Department of Psychology, Louisiana State University, Baton Rouge, USA; Pennington Biomedical Research Institute, Louisiana State University, Baton Rouge, USA.
Department of Psychiatry, Schulich School of Medicine & Dentistry, University of Western Ontario, London, Ontario, Canada; Department of Anatomy & Cell Biology, Schulich School of Medicine & Dentistry, University of Western Ontario, London, Ontario, Canada; Neuroscience Program, Schulich School of Medicine & Dentistry, University of Western Ontario, London, Ontario, Canada; Brain and Mind Institute, Natural Sciences Centre, University of Western Ontario, London, Ontario, Canada.
Cortex. 2018 Apr;101:31-43. doi: 10.1016/j.cortex.2017.11.016. Epub 2017 Dec 6.

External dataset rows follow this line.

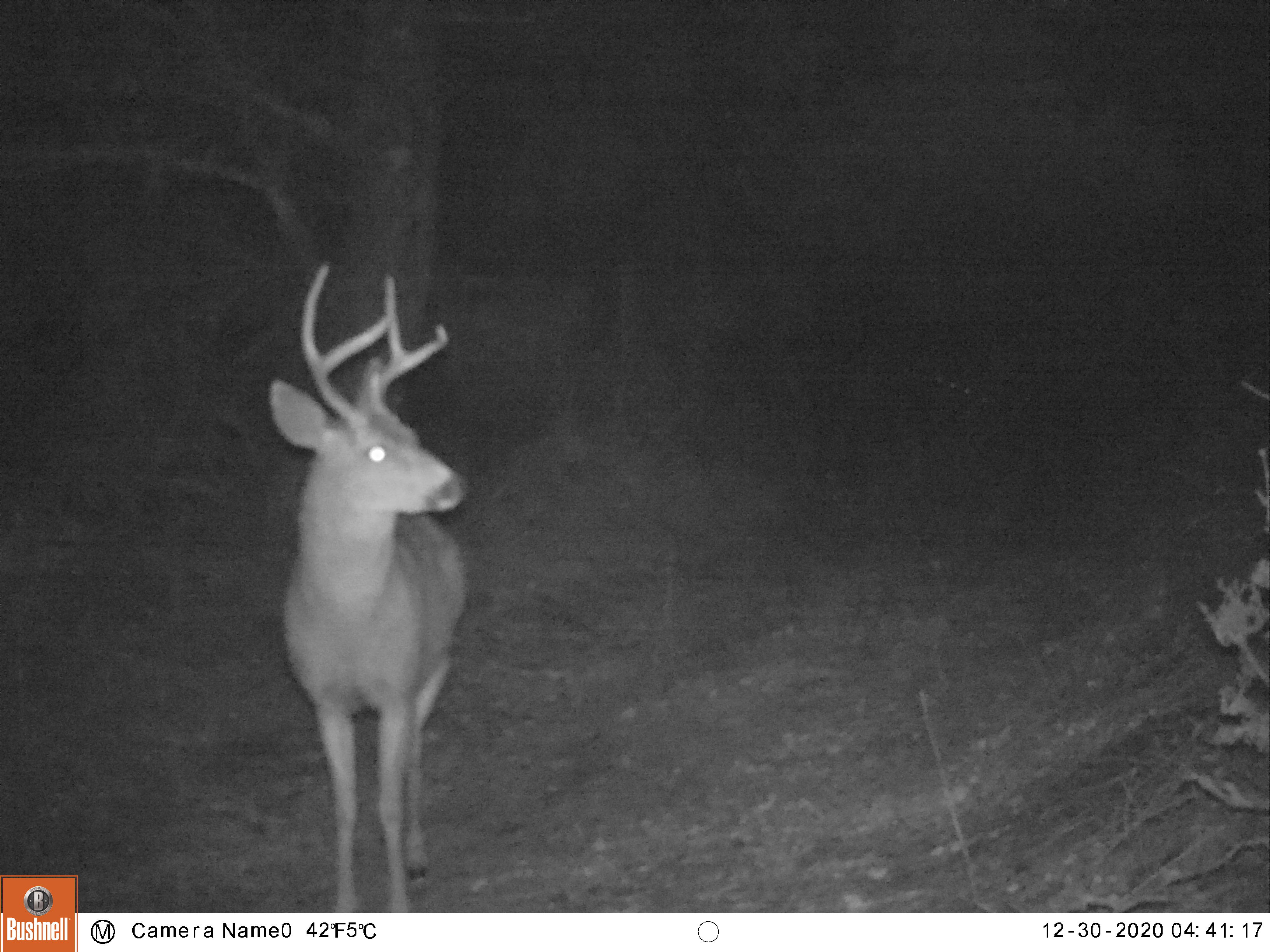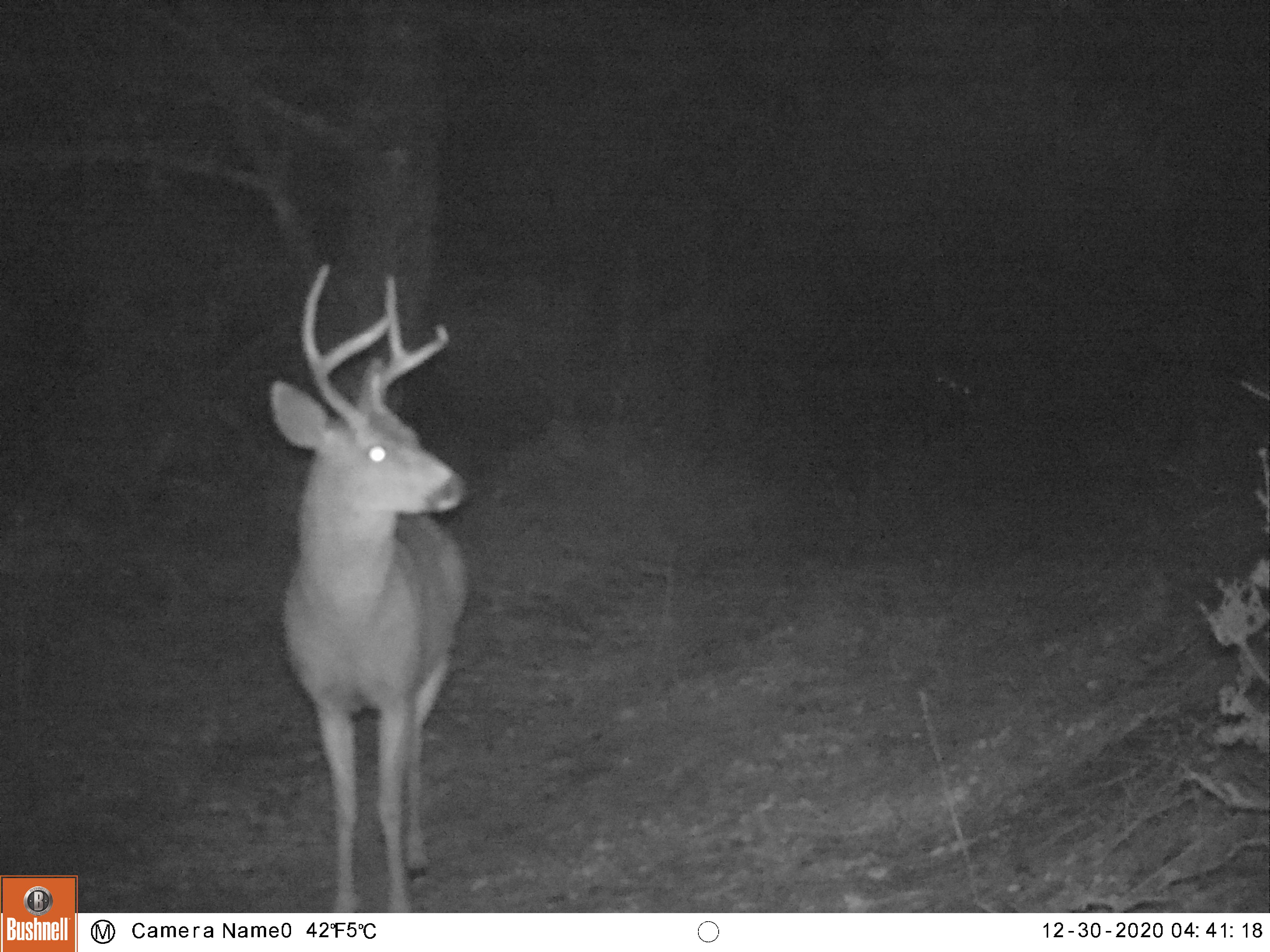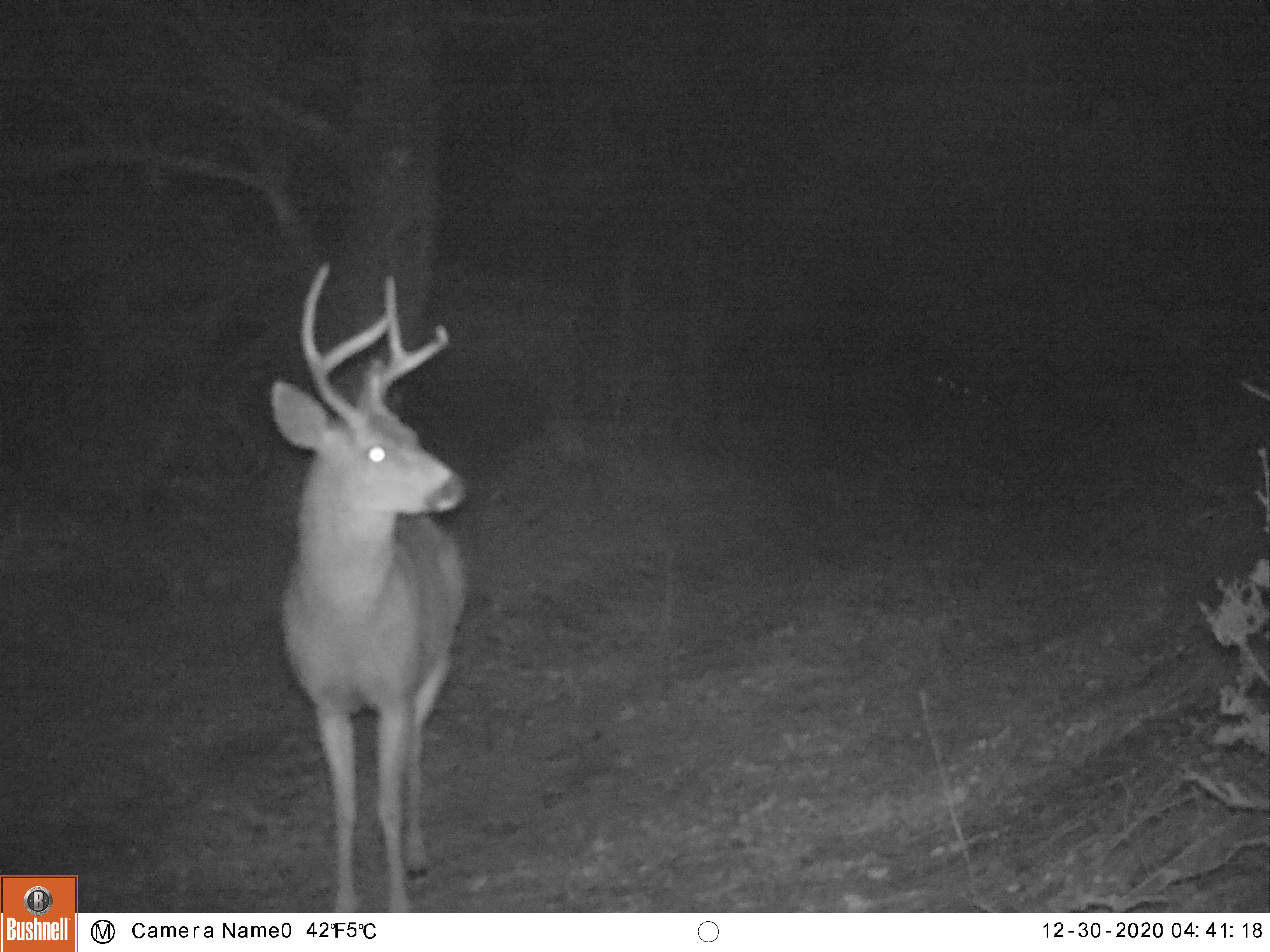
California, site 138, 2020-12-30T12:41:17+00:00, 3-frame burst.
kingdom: Animalia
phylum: Chordata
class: Mammalia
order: Artiodactyla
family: Cervidae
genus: Odocoileus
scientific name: Odocoileus hemionus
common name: mule deer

A network of cortical and sub-cortical regions is known to be important in the processing of facial expression. However, to date no study has investigated whether representations of facial expressions present in this network permit generalization across independent samples of face information (e.g., eye region vs mouth region). We presented participants with partial face samples of five expression categories in a rapid event-related fMRI experiment. We reveal a network of face-sensitive regions that contain information about facial expression categories regardless of which part of the face is presented. We further reveal that the neural information present in a subset of these regions: dorsal prefrontal cortex (dPFC), superior temporal sulcus (STS), lateral occipital and ventral temporal cortex, and even early visual cortex, enables reliable generalization across independent visual inputs (faces depicting the 'eyes only' vs 'eyes removed'). Furthermore, classification performance was correlated to behavioral performance in STS and dPFC. Our results demonstrate that both higher (e.g., STS, dPFC) and lower level cortical regions contain information useful for facial expression decoding that go beyond the visual information presented, and implicate a key role for contextual mechanisms such as cortical feedback in facial expression perception under challenging conditions of visual occlusion.
一个已知的在面部表情处理中起重要作用的皮质和皮质下区域网络。然而,迄今为止,尚无研究调查在该网络中呈现的面部表情表示是否允许跨独立的面部信息样本(例如,眼部区域与嘴部区域)进行概括。我们在快速事件相关 fMRI 实验中向参与者展示了五个表情类别的部分面部样本。我们揭示了一个包含有关面部表情类别的信息的面部敏感区域网络,而与呈现的面部哪个部位无关。我们进一步揭示,这些区域中的一部分(背外侧前额叶皮层(dPFC)、颞上沟(STS)、外侧枕叶和腹侧颞叶皮层,甚至早期视觉皮层)中存在的神经信息,可实现对独立视觉输入的可靠概括(仅显示“眼睛”的面孔与“眼睛移除”的面孔)。此外,分类性能与 STS 和 dPFC 中的行为表现相关。我们的结果表明,较高(例如,STS、dPFC)和较低的皮质区域都包含超越呈现的视觉信息有用的面部表情解码信息,并且暗示在视觉遮挡等具有挑战性的条件下,皮质反馈等上下文机制对面部表情感知起着关键作用。